Copying into another partition doesn’t affect the standings much. It’s like when copying within the same partition.

NTFS File System

Now we’ll run the test again, this time over NTFS partitions.

It’s overall the same as in FAT32 but with minor changes: the RAID5 arrays do not speed up in the Programs pattern and are always slower than the single disk. The performance of the mirrored arrays has become lower relative to the single disk and RAID0 arrays. The speeds of all the arrays have lowered in every test mode in comparison with FAT32.

The arrays are still rather slow at reading. Comparing them, we can see three differences from the FAT32 results: the RAID10 has become faster relative to the other arrays. The RAID5 arrays show a constant speed irrespective of the number of disks in them. And the most surprising thing, the two-disk RAID0 is the best among the RAID0 arrays!

The standings haven’t changed in comparison with FAT32 although the speeds have become somewhat lower.

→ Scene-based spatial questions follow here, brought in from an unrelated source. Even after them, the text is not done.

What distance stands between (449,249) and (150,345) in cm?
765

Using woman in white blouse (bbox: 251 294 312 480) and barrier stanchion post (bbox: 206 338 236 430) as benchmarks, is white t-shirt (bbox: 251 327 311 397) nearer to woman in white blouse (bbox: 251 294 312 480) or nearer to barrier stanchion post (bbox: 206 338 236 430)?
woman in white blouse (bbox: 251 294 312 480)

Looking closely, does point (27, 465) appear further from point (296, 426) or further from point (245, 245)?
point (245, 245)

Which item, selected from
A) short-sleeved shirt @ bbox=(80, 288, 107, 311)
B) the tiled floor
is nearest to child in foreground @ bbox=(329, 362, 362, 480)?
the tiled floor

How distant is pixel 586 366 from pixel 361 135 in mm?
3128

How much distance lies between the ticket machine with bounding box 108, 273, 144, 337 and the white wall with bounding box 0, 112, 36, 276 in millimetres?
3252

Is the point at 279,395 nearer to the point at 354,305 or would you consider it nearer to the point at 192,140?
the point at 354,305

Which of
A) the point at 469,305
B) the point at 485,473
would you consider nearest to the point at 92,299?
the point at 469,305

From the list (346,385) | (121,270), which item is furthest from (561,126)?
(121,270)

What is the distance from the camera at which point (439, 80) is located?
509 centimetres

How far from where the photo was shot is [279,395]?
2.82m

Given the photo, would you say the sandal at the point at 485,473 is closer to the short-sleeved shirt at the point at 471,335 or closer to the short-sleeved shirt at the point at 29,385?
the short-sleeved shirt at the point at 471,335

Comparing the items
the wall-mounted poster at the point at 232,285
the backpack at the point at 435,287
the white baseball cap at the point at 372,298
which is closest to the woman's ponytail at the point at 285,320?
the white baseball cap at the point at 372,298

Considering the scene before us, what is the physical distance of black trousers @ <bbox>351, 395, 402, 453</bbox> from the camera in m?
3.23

Performance in WinBench 99

We use WinBench 99 to record the data-transfer graph for each array:

We’ll compare the data-transfer rates at the beginning and end of the virtual disks:

Interestingly, these speeds are exactly the same as in the Sequential Read test. They do not agree with what we’ve seen in the read tests from FC-Test.

Conclusion

The 3Ware 9650SE-16ML controller is good overall, yet is not free from certain drawbacks. The biggest problem is the low speed of reading files from arrays that have a high theoretical read speed. It is complete nonsense: the controller manages to write files on RAID0 arrays faster than to read the same files from them! We also have some gripes about the scalability of RAID0 arrays as well as about the performance of RAID5. On the other hand, the controller delivers nearly perfect performance in the sequential read and write test and copes well with distributing the load between the disks of mirrored arrays. Thus, we guess the best application for this controller is mirrored arrays of RAID1 and RAID10 types.